━━ FRAGMENTEN VAN RIJEN ━━

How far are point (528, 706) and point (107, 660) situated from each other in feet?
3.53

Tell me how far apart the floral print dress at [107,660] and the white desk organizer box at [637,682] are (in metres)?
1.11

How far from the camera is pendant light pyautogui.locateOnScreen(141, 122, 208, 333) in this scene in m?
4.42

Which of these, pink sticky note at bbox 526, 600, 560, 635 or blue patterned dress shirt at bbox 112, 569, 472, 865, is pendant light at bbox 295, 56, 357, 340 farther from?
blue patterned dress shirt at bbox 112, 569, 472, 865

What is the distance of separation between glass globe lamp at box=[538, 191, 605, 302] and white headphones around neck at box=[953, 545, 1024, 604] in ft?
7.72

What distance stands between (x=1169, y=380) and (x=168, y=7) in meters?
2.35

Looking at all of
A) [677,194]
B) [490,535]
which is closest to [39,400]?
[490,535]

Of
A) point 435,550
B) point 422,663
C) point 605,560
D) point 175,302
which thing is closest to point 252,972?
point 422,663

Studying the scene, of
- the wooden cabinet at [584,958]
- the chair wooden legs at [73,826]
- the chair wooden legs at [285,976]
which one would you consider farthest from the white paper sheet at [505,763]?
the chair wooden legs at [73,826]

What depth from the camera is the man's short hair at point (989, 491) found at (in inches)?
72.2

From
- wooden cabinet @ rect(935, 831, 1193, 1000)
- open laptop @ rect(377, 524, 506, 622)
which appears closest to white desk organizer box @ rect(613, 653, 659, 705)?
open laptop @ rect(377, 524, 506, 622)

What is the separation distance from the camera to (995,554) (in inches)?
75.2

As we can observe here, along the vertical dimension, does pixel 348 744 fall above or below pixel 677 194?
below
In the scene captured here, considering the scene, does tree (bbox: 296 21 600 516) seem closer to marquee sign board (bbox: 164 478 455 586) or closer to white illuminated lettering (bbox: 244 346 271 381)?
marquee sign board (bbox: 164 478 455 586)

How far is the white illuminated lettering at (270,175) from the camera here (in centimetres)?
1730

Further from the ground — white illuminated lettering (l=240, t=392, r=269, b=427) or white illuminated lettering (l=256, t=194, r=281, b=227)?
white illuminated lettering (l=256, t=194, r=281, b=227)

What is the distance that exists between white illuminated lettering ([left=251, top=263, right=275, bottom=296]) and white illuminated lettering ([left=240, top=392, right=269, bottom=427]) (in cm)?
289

━━━

Zet alle rijen hierboven om in een Markdown-tabel met de kolommen "nr" en "Regel". Zet het volgnummer in "nr" en de tekst van de rij in "Regel", en laat lege rijen weg.

| nr | Regel |
|---|---|
| 1 | How far are point (528, 706) and point (107, 660) situated from each other in feet? |
| 2 | 3.53 |
| 3 | Tell me how far apart the floral print dress at [107,660] and the white desk organizer box at [637,682] are (in metres)? |
| 4 | 1.11 |
| 5 | How far from the camera is pendant light pyautogui.locateOnScreen(141, 122, 208, 333) in this scene in m? |
| 6 | 4.42 |
| 7 | Which of these, pink sticky note at bbox 526, 600, 560, 635 or blue patterned dress shirt at bbox 112, 569, 472, 865, is pendant light at bbox 295, 56, 357, 340 farther from? |
| 8 | blue patterned dress shirt at bbox 112, 569, 472, 865 |
| 9 | What is the distance of separation between glass globe lamp at box=[538, 191, 605, 302] and white headphones around neck at box=[953, 545, 1024, 604] in ft? |
| 10 | 7.72 |
| 11 | What distance stands between (x=1169, y=380) and (x=168, y=7) in meters? |
| 12 | 2.35 |
| 13 | Looking at all of |
| 14 | A) [677,194] |
| 15 | B) [490,535] |
| 16 | which is closest to [39,400]? |
| 17 | [490,535] |
| 18 | Of |
| 19 | A) point 435,550 |
| 20 | B) point 422,663 |
| 21 | C) point 605,560 |
| 22 | D) point 175,302 |
| 23 | which thing is closest to point 252,972? |
| 24 | point 422,663 |
| 25 | Studying the scene, of |
| 26 | - the wooden cabinet at [584,958] |
| 27 | - the chair wooden legs at [73,826] |
| 28 | - the chair wooden legs at [285,976] |
| 29 | which one would you consider farthest from the white paper sheet at [505,763]? |
| 30 | the chair wooden legs at [73,826] |
| 31 | What depth from the camera is the man's short hair at point (989, 491) found at (in inches)? |
| 32 | 72.2 |
| 33 | From |
| 34 | - wooden cabinet @ rect(935, 831, 1193, 1000) |
| 35 | - open laptop @ rect(377, 524, 506, 622) |
| 36 | which appears closest to white desk organizer box @ rect(613, 653, 659, 705)? |
| 37 | open laptop @ rect(377, 524, 506, 622) |
| 38 | What is the separation distance from the camera to (995,554) (in inches)? |
| 39 | 75.2 |
| 40 | As we can observe here, along the vertical dimension, does pixel 348 744 fall above or below pixel 677 194? |
| 41 | below |
| 42 | In the scene captured here, considering the scene, does tree (bbox: 296 21 600 516) seem closer to marquee sign board (bbox: 164 478 455 586) or closer to white illuminated lettering (bbox: 244 346 271 381)? |
| 43 | marquee sign board (bbox: 164 478 455 586) |
| 44 | How far is the white illuminated lettering at (270,175) from the camera here (in centimetres)? |
| 45 | 1730 |
| 46 | Further from the ground — white illuminated lettering (l=240, t=392, r=269, b=427) or white illuminated lettering (l=256, t=194, r=281, b=227)? |
| 47 | white illuminated lettering (l=256, t=194, r=281, b=227) |
| 48 | What is the distance that exists between white illuminated lettering ([left=251, top=263, right=275, bottom=296]) and white illuminated lettering ([left=240, top=392, right=269, bottom=427]) (in cm)? |
| 49 | 289 |